As First Deadline Approaches, Still No Consensus On Opportunity Zones
As summer dragged into fall without regulatory resolution on opportunity zones, the political tenor around the program became more contentious and investor interest seemed to wane. But the book has yet to close on opportunity zones, at least in Philadelphia.
At year’s end, the deepest discount on taxes for capital gains invested into opportunity zone properties or businesses expires. While that may not be the deciding factor between making use of the federal program for most investors, it can provide a litmus test for how seriously the real estate industry takes the potential of its benefits.
Duane Morris partner Brad Molotsky, who co-leads the law practice’s opportunity zone group, said at Bisnow’s Philly 2020 Forecast event at the Wanamaker Building Dec. 5 that he has advised on the closure of 27 transactions involving qualified opportunity funds, and expects to close 35 more in the year-end rush.
But some are less than impressed.
“I am, unfortunately, 100% sure that OZs will ultimately have no larger impact than [Community Reinvestment Act] credits already do,” Post Brothers President Matt Pestronk said to murmurs of disapproval from the crowd. “And it’s unfortunate.”
Molotsky’s large deal volume isn’t representative of activity levels for the whole Philly market because he is the preeminent opportunity zone lawyer in the area, Pestronk said.
“Brad’s 27 deals might be more than half of all the opportunity zone deals that have been closed in Philly,” Pestronk said as, two chairs to his right, Molotsky shook his head in response.
_ _ _ _
Copy the opportunity zones article starting with "At year’s end, the" and going on through "less than impressed.", swapping "litmus test" for "gauge". The data plays no part in this work.
_ _ _ _
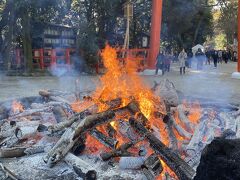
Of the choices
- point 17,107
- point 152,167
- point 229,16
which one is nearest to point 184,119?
point 152,167

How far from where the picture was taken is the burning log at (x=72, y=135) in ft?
16.5

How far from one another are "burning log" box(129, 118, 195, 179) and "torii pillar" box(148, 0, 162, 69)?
1398 cm

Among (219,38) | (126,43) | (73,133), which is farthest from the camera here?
(219,38)

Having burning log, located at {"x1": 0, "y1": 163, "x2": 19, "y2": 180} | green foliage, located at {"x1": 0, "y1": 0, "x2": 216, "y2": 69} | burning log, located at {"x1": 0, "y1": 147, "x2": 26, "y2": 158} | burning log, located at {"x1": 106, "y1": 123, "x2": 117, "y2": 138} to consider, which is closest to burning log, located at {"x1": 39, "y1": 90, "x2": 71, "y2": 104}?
_ _ _ _
THE COMPLETED TASK:
At year’s end, the deepest discount on taxes for capital gains invested into opportunity zone properties or businesses expires. While that may not be the deciding factor between making use of the federal program for most investors, it can provide a gauge for how seriously the real estate industry takes the potential of its benefits.
Duane Morris partner Brad Molotsky, who co-leads the law practice’s opportunity zone group, said at Bisnow’s Philly 2020 Forecast event at the Wanamaker Building Dec. 5 that he has advised on the closure of 27 transactions involving qualified opportunity funds, and expects to close 35 more in the year-end rush.
But some are less than impressed.